To my utter shame and embarrassment, I'll disclose that every other year, I get work doing political ads, and the need for footage is usually issue related: immigration, healthcare, law & order, budget, seniors, soldiers, and a gamut of real life situations. This accounts for my frustration with ShutterStock, et al, who have these absurd "stylized" scenarios that outnumber realistic looking ones by 100:1.
Getty would be the go-to source for realistic "editorial" photos, but at $1000+ for even a local single-run TV ad. Most of my clients are running state races or for the US House, and are paying me about $2K/ad, and they're just not going to buy off on $6-10K for stock images. Getty also has a nice feature in their search engine which lets you choose between "creative" or stylized (usually hokey) setups, or "editorial" realistic/documentary style images. Alas.
I think there's bound to be a market for a stock company that deals in value priced, non-exclusive images, that has a customer oriented search engine that isn't an insult to our precious time.

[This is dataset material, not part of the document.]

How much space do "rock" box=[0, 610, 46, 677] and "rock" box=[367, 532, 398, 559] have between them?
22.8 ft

Thanks for your reply, and also to George and Mike who offered excellent suggestions (both of which are out of my current client's price range, but with some extremely nice images). Brian's post came in as I was typing this. dollarphotoclub is priced well! And I see some of the same images that are on some other sites, and the site has that needle in a haystack search engine, but I can see some images there I'll end up getting.
I do use Creative Commons frequently for public domain shots of politicians, military ops, government buildings and monuments, etc. Also, all branches of the armed forces and NASA have images that are free. So, does the Library of Congress, but it's a beating navigating that site, too, and most of it is not very high resolution.
Thanks again, everybody!
Jim
Did these get mentioned yet? www.artbeats.com www.footagefirm.com
It might be worth doing a web image search with "Creative Commons-licensed content" in the text string.

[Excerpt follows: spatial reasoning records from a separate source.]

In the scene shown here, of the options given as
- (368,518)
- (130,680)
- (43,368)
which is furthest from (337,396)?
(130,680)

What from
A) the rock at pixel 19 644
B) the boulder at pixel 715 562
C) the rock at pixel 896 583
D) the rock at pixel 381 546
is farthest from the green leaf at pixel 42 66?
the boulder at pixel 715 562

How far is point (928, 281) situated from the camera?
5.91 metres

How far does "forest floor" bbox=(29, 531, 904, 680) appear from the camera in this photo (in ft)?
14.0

Jim, do you know if you need exclusive use of the stock photos (typically a much higher price)? Just curious.
-Warren
Also, 500px.com now offers some stock images. $200 a pop is not cheap but, less than Getty.
-gl This is only tangentially related to Ae, as I'm doing some TV spots, and need stock photos to bring in and do some animations to - the pseudo 3D effect.
I have a beef with the low-budget stock houses like Pond5, Shutterstock, BigStock, iStockPhoto, etc.: Most of what they have is pure crap. Their search engines suck; returning hundreds of irrelevant results, and numerous duplicates, wasting my valuable time.
I know that you get what you pay for and if you want quality, you have to go to Getty, but my client doesn't have the budget to spend $1000 for each shot.
There may be some middle ground sources that I don't know about.
Can anybody recommend other sites, with useful photos that look like they came from real life or photojournalism, and not a bunch of hokey staged garbage with bad actors?